Ask the Experimenter

Some context first. This is more of an "Ask the Experimenter" answer than an "Ask the Expert."

It's a fairly new, gradually changing concept. Anyone claiming to be an expert about this type of news release is probably stretching it a bit. Why? Most of the buzz about it is based on theory.

How it should be. How it could be. Not a lot lot of measurement or results yet of how it actually is... or works.

Our company has experimented with them and gotten results - good and bad. We'll share some experiences plus point you to other people working with them. At the end of this article is a list of additional tools, templates, examples and research for you to also check out.

Social Media News Release

What you're talking about is most widely known as a social media news release or SMNR. I'm not fond of that acronym because it sounds too close to an STD… which some journalists, marketing and PR professionals think it closely resembles.

Some think it's absolutely worthless.

I agree. But only if you suffer from Idiopathic Obstupefacio Gluteus Maximus. I'll explain...



What Is an SMNR?

The SMNR (M & M news release is probably a better term - A.K.A. multimedia new release) can be an exceptional way to create, communicate, distribute and make available valuable news and related information – in whatever delivery format that best fits the information needs of the reader. It includes text, video, audio, photos, social network sharing and feedback mechanisms that, if written correctly with key terms and phrases included, can increase your "findability," on the web.

How's it Different?

It's dynamic. Interactive. People can comment, view video, photo galleries, listen to audio sound bites and download related documents.

NaaS - News as a Service

Making your news and information freely available to all, encouraging sharing via social bookmarks, image and video-sharing mechanisms, provides multiple options for meeting the information needs of readers. It's your news "service."

The SMNR concept is relatively new and evolving. Because of that there's a lot of skepticism (some well-deserved) and reluctance to adapt it. Marty Feldman, the eloquent visionary in Mel Brook's "Young Frankenstein" probably summed it up best.

"Master ... it looks dangerous.

You go first."

But... the SMNR can effectively communicate a company's story – in ways and places that readers are increasingly looking (and expecting) to find answers to their problems.

No Panacea

The SMNR is not a panacea. Not an end-all be-all. Nor is it a silver bullet for PR, marketing or company communicators. Nothing like that. It's simply an evolving communication tool that you can use to better tell your story.


Here's the most important point if you don't want to be bothered by the details of the SMNR.

The SMNR is Absolutely Worthless

The SMNR is absolutely worthless and could quickly cause damage to you or your company if you use the typical corporate gobbleydegook (A.K.A. BS) strategy and tactics.

An SMNR (as all news releases should be) has to be useful, accurate, honest, well-written and GOD FORBID - occasionally humorous if you can pull it off in context.

A Bad Word?

Some call this transparency. I don't like that word. It's a bad word.

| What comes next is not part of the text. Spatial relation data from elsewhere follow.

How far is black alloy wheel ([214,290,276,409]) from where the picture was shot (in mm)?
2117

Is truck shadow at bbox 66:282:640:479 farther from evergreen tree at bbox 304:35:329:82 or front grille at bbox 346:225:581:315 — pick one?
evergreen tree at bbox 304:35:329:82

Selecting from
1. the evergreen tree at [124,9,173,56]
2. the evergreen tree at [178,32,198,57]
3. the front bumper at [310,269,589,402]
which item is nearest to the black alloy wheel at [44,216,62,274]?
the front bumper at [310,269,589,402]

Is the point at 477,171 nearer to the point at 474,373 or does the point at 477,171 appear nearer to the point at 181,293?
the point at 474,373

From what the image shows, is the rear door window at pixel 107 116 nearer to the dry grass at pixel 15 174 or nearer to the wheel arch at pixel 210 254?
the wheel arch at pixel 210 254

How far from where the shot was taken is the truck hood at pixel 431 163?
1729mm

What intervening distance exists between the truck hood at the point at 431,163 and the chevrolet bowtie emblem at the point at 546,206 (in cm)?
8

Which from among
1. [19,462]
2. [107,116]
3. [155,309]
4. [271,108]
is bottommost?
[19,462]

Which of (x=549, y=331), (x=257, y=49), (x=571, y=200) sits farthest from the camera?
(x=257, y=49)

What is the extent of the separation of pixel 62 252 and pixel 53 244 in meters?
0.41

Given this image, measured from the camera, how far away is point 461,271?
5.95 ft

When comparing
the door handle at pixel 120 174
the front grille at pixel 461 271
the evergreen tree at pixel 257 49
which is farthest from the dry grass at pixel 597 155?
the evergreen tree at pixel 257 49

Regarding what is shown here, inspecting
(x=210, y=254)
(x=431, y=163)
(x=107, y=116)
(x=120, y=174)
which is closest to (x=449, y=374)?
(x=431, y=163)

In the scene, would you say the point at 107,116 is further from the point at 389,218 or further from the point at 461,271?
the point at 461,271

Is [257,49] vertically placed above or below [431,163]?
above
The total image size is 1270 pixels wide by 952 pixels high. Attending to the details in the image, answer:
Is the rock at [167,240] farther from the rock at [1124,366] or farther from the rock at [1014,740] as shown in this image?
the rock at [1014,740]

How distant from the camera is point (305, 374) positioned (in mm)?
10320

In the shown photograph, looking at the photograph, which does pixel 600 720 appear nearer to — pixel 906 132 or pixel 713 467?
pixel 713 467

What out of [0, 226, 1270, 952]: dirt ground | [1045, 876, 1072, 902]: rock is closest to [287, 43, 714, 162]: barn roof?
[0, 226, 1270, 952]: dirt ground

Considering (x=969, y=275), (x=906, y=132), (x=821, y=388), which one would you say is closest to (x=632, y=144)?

Because you don't want anyone to look through you.

ou want them to look right at you. Dead in the eyes. And engage.

Warts and all.

But be prepared. If you do. They will.

I've received a lot of skeptical (negative) inquiries, mostly from marketing and product managers in the U.S. (some from Europe) questioning the SMNR concept. Questions like:

"Is this what journalists and bloggers want - or need?"

My answer? I care – but not too much.


A couple reasons.

The first is the type of business environment you're in. If you deal in a “complex sale” environment, like my company does, a high-dollar product or solution sale (usually over $150,000) requiring buyer evaluation committees, made up of 10-21 people of different functional business groups, it’s more important to make sure your news and content is “findable” for the people on the buying committees when they begin their search.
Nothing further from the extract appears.